Mr. Chen has been in police custody since Nov. 12, when the authorities announced a variety of allegations involving money laundering, embezzlement and other crimes. A vocal advocate for Taiwanese independence, Mr. Chen, 57, has denied the charges, saying his prosecution is a politically motivated attack by his successor, President Ma Ying-jeou.
Mr. Ma and other leaders of the Kuomintang, the Chinese Nationalist Party, have rejected the suggestion that they are influencing prosecutors.
The charges against Mr. Chen, of the rival Democratic Progressive Party, stem from an investigation that began during his second term and involve accusations that senior aides and relatives embezzled millions of dollars in campaign funds. Mr. Chen’s son, daughter-in-law and wife have also been charged in the scandal, as have 11 other family members and aides.
A populist with a flair for the dramatic, Mr. Chen has been a frequent critic of China, which considers Taiwan a renegade province. Unlike Mr. Chen, who is an ardent supporter of Taiwanese independence, Mr. Ma has been conciliatory toward Beijing.
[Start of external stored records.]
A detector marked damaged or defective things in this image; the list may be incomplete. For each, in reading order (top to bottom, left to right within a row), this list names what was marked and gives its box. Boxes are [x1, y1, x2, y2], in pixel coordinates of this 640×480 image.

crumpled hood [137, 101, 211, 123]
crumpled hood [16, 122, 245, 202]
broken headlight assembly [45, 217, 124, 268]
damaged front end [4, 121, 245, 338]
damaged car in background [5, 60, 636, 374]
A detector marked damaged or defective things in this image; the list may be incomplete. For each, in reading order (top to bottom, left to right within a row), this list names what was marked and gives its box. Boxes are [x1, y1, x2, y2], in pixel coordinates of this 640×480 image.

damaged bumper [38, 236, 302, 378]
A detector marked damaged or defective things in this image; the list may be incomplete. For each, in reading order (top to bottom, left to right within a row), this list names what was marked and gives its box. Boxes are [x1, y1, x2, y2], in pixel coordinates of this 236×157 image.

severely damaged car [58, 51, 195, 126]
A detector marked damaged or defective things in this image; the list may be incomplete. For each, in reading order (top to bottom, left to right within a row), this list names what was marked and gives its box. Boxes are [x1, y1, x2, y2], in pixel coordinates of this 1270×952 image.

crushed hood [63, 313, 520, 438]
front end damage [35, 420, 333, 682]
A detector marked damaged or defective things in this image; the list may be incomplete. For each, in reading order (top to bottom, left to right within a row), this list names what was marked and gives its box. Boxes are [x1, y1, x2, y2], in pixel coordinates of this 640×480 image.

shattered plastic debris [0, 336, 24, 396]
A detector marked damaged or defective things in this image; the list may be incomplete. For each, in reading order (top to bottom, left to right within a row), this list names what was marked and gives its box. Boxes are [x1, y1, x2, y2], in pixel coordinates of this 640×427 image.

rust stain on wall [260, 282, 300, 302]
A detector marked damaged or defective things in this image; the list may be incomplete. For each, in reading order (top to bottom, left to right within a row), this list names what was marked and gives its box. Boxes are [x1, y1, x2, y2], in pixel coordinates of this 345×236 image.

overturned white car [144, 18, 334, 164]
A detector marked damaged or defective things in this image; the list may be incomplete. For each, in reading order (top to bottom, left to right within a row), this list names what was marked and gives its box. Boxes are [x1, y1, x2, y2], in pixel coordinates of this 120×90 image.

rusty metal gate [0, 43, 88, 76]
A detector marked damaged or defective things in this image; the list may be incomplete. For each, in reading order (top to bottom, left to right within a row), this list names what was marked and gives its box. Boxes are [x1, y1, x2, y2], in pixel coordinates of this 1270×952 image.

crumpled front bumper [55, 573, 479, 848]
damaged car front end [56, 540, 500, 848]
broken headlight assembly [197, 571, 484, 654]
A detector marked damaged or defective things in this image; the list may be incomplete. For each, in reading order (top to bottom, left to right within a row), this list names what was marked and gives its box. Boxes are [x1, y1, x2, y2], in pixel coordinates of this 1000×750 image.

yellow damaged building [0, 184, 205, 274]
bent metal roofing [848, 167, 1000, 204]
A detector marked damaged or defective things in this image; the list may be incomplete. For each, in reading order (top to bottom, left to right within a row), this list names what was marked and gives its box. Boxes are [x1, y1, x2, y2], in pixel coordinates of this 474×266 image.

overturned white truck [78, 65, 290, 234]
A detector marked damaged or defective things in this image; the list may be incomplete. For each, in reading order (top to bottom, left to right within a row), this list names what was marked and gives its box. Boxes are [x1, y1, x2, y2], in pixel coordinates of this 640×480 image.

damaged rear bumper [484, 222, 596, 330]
Last month, shortly after his arrest, Mr. Chen went on a hunger strike, and after five days of not eating, he was hospitalized with an irregular heartbeat.
His arrest and indictment are the latest chapter in a long series of political and legal battles in Taiwan.Mr. Ma was indicted last year over the use of money while he was mayor of Taipei. The Supreme Court cleared him of the charges, paving the way for his presidential candidacy.